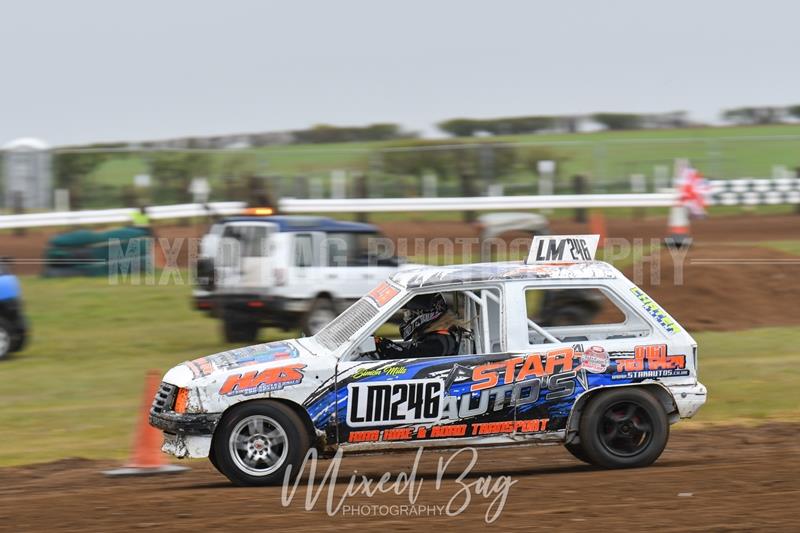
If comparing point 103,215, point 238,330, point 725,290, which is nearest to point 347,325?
____________________
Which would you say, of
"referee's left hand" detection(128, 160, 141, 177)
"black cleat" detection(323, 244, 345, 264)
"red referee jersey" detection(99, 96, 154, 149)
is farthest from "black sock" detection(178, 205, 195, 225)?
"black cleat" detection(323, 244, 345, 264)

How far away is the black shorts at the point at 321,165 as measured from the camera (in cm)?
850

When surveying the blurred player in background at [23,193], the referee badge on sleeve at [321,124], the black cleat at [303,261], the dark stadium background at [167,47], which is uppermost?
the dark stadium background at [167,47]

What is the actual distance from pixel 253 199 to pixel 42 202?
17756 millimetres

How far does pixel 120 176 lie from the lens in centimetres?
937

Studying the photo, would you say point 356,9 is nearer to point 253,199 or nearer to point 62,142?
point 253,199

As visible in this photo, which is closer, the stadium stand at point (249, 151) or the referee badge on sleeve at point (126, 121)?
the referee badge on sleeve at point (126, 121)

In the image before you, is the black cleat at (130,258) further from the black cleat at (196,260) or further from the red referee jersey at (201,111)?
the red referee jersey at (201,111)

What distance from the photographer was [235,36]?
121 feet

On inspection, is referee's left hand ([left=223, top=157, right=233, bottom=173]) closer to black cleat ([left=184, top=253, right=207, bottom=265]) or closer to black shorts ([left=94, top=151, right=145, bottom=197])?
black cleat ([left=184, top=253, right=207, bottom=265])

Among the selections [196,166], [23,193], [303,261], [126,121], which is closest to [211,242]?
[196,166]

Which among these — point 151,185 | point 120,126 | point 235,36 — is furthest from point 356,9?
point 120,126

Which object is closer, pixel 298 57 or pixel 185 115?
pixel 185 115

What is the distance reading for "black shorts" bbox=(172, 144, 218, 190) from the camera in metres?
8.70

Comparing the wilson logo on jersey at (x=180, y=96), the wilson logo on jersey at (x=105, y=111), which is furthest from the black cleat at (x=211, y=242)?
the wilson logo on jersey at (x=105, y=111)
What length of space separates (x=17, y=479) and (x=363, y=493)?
____________________
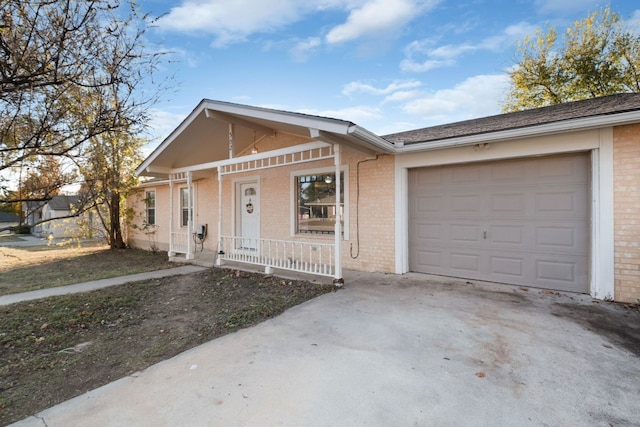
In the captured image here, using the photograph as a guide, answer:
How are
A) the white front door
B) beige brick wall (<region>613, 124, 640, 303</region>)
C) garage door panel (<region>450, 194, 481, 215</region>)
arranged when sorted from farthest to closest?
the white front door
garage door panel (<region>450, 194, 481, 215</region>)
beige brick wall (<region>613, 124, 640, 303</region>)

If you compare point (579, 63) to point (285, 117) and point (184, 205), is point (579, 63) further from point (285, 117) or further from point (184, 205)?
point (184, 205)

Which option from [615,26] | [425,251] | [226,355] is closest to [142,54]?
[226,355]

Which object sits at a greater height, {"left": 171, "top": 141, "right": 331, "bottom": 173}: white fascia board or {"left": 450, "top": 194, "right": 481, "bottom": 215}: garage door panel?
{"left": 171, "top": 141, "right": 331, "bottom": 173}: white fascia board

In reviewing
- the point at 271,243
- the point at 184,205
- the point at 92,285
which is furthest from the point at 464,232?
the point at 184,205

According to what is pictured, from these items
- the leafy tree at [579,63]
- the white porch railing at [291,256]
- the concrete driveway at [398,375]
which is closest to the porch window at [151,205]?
____________________
(Written problem): Reproduce the material starting at the line that contains "Which option from" and ending after the line that contains "which is closest to the". Replace "furthest" with "most distant" and leave everything else unchanged.

(Solution to this exercise):
Which option from [615,26] | [425,251] | [226,355] is closest to [142,54]?
[226,355]

Which object sits at a greater height, {"left": 171, "top": 141, "right": 331, "bottom": 173}: white fascia board or {"left": 450, "top": 194, "right": 481, "bottom": 215}: garage door panel?
{"left": 171, "top": 141, "right": 331, "bottom": 173}: white fascia board

In reviewing
- the point at 271,243
- the point at 184,205
- the point at 92,285
which is most distant from the point at 464,232?
the point at 184,205

According to what is pictured, from these items
- the leafy tree at [579,63]
- the white porch railing at [291,256]
- the concrete driveway at [398,375]
which is closest to the porch window at [151,205]?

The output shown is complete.